Assigned task 1. Render this sentence from the excerpt on international society into Spanish: "International society does not include all nominally existing states (around 200)."
Assigned task 2. According to the excerpt on international society, what is the first and cardinal factor that makes international society sui generis?
----- Document excerpt
Bull’s Anarchical Society (1977/2002) remains the classic statement of why anarchy is the organizing principle of the society of states, despite impressive growth in the English School literature (see Buzan, 2014). By “anarchy” Bull means the absence of government, as a juridical concept (Bull, 1966a, p. 38; 1977/2002, pp. 55–56). Yet at its base, Bull’s theory is sociological. It is a theory of international order where order is defined in sociological terms (Bull, 1977/2002, p. 51) as a “pattern of behaviour that sustains the elementary or primary goals of social life” such as prohibitions against violence, the stability of agreements, and property. Having distinguished government from rules (external constraints on conduct) as order-maintaining devices, Bull argues that states inside international society recognize common rules without recognizing a common government (Bull, 1977/2002, pp. 51–73). This complex of rules—rules of balance of power, rules of war, rules of great powers, rules of international law, and rules of diplomacy (Bull, 1977/2002, pp. 26–37)—constitute the “primary institutions” (Buzan, 2004, pp. 167–176) of the society of states. International society does not include all nominally existing states (around 200). It is a “club” where membership is conditional on keeping the rules of the game, a proviso that binds the great powers as well.
The primary institutions of international society impose normative limits on what is permissible to do for any state that claims to be a member in good standing. One important issue concerns the primary institution of international law. What sets the global law of a global state (a hierarchical order) apart from the international law of international society (an anarchical order) is that inside the latter, member states make the law together, as formal equals. As long as no single state or group of powerful states “prescribe the law to the others” in Vattel’s phrase (de Vattel, 2008, Book III, §47, p. 469), international society is compatible with international anarchy.
The compatibility of international society and international anarchy implicates the domestic analogy: It invites us to examine the degree of similarity between a society composed of states and domestic society. Despite disagreements in other respects, various international society theorists all endorse a qualified domestic analogy. They agree that states, like competent social beings, act under the constraint of common institutions but insist (and this is the qualification) that the primary institutions of international society are sui generis.
International society is a normative structure in its own right—it is not just an epiphenomenon of domestic society. Three factors elucidate the sui generis character of international society, as Bull contends in “Society and Anarchy in International Relations” (1966a) and “Hobbes and the International Anarchy” (1981). The first and cardinal one is that unlike human beings, states are very hard to kill. So in international relations, Hobbes’s postulate of fear of death can be discounted and, with it, the ubiquitous quest for relative security. Second, states are not compelled to invest the bulk of their resources into the pursuit of security the way Hobbesian individuals in the domestic state of nature are, so a state can invest considerable resources into internal economic development and international trade. Third, a state (especially a great power) is highly self-sufficient economically and its self-sufficiency is not easily destroyed during interstate war. Unlike domestic anarchy, therefore, international anarchy is a palatable condition that allows for international cooperation among states.
Theorists of international society such as Nardin, Jackson, and Walzer accept Bull’s idea of international society as sui generis but support it with a different argument. Breaking with classical realism, they advocate the principle of international morality or the “morality of states” (Beitz, 1979/1999, pp. 65–66). One way to ground this morality is to appeal to the fundamental right of self-preservation, as Grotius (1631/2005) did in The Rights of War and Peace (Tuck, 1625/2005). Grotius’s logic is prudential (in the ethical sense). Given that in the international state of nature all states have an identical aim, self-preservation, and if no state should be blamed for pursuing this aim, then the best course of action for all states collectively is to grant each other a reciprocal right to exist (Tuck, 1989, pp. 20–21, 51).
----------
----- The data
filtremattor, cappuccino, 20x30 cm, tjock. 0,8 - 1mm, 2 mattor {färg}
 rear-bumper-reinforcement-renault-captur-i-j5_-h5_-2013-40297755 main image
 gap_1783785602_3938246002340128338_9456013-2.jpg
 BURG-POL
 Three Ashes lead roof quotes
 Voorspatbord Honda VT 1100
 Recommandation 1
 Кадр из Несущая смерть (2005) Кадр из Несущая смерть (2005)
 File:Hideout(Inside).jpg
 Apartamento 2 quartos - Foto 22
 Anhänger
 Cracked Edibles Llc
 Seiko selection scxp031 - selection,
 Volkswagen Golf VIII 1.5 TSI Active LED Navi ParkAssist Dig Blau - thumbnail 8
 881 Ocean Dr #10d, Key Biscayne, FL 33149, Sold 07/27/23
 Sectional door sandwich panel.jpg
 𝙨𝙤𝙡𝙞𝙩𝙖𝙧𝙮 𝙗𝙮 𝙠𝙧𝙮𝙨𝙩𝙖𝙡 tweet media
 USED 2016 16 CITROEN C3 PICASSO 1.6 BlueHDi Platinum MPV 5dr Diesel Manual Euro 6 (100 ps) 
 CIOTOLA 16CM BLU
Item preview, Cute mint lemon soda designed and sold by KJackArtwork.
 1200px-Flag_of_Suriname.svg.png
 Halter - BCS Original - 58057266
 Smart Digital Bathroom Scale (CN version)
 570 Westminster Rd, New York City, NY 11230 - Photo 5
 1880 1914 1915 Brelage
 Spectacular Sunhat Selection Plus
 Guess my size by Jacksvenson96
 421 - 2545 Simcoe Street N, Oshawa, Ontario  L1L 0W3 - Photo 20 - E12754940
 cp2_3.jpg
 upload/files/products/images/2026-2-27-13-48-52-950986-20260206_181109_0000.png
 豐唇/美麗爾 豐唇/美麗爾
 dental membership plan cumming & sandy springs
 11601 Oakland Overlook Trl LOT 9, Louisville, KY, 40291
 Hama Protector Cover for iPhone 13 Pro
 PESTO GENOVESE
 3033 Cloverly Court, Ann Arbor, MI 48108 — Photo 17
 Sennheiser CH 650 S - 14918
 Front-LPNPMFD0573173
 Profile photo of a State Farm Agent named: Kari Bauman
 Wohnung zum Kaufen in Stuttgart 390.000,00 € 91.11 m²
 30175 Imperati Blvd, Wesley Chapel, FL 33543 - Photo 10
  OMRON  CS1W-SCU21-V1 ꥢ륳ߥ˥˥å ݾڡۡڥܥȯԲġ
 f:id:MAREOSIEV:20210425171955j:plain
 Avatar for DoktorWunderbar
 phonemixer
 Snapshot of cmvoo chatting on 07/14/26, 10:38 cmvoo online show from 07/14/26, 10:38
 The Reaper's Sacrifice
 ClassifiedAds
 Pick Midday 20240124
----------
Task result 1. La sociedad internacional no incluye a todos los Estados nominalmente existentes (alrededor de 200).

Task result 2. Unlike human beings, states are very hard to kill.